About a month ago, we began planning a weekend in Tournai. While searching for hotels in the area, I stumbled across a review for Chateau de la Motte in Sint-Truiden (although I didn’t know at the time it was supposed to be in Sint-Truiden). It sounded nice, so I dutifully plugged it into Google and clicked on the first link to come up. It was in a village called Liessies, which I promptly put into Google Maps. I saw it was only an hour and a half from Brussels. That sounded about right, so I didn’t look at the location too closely. I booked us in for a gastronomic night and didn’t think of it again until the night before our scheduled road-trip.
I went back to my confirmation email to find the hotel address but it wasn’t listed. Back to Google, I went, but when I plugged in Chateau de la Motte in Sint-Truiden, the website looked nothing like what I remembered. The sinking feeling set in when looked at the confirmation email and saw the .fr email address.

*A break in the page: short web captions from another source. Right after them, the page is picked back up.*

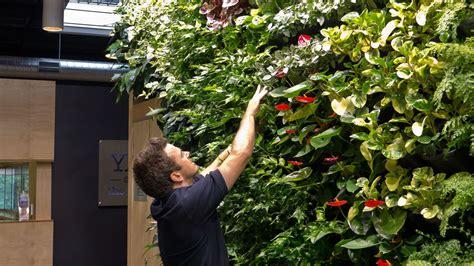 Vertical Garden Maintenance vertical garden maintenance atlantis
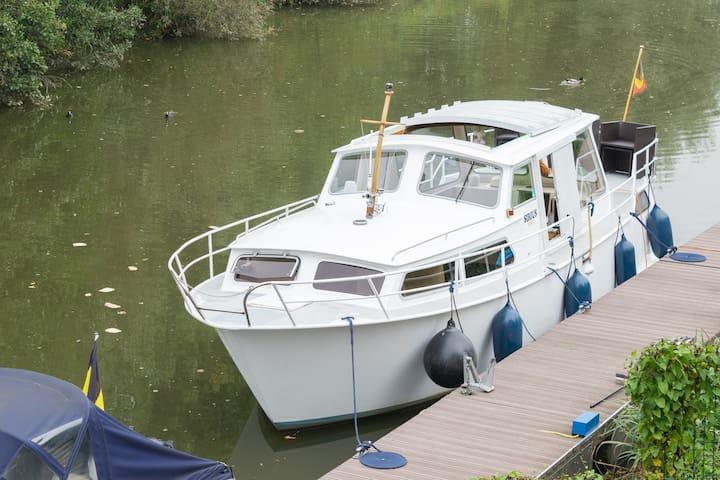 Boot op de Dender in 9402 Pollare - Ninove - Ninove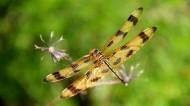 蜻蜓圖片 _15張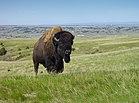 139px-Bison_Badlands_South_Dakota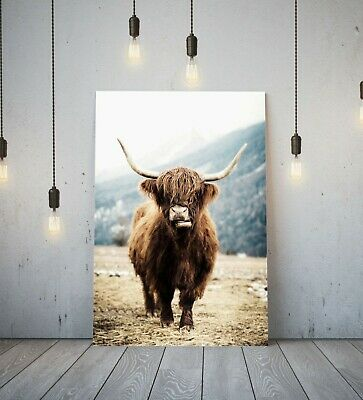 Highland Cow - Deep Framed Canvas Wall Art Picture Print- Brown Animal • 11.99£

In my defense, there are seven different Chateau de la Mottes on the first pages of Google. But yeah, I screwed up. Luckily, I hadn’t booked the Chateau de la Motte in Noailly, which looks lovely, but would have been a bit of a trek for an overnight stay.

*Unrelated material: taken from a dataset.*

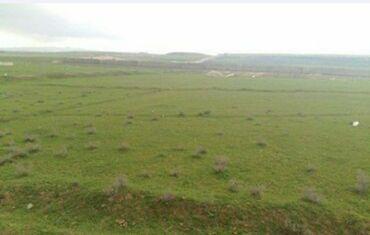 Недвижимость - Ахсу: Продам 4500 соток Для сельского хозяйства от собственника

Because it was simply a getaway for the two of us, and not work related, we quickly changed our plans from Limburg, Belgium, to Nord-Pas-de-Calais, France and we discovered a lovely, nearby region, purely by an accidental click of my mouse.
Most of us know Nord-Pas-de-Calais for Calais itself, gateway to the UK. We also recently discovered Lille, where we had a fantastic gastronomic weekend. However, this long and skinny French department, that shares much of its border with Belgium, has much more to offer for a day-trip or weekend getaway from Belgium.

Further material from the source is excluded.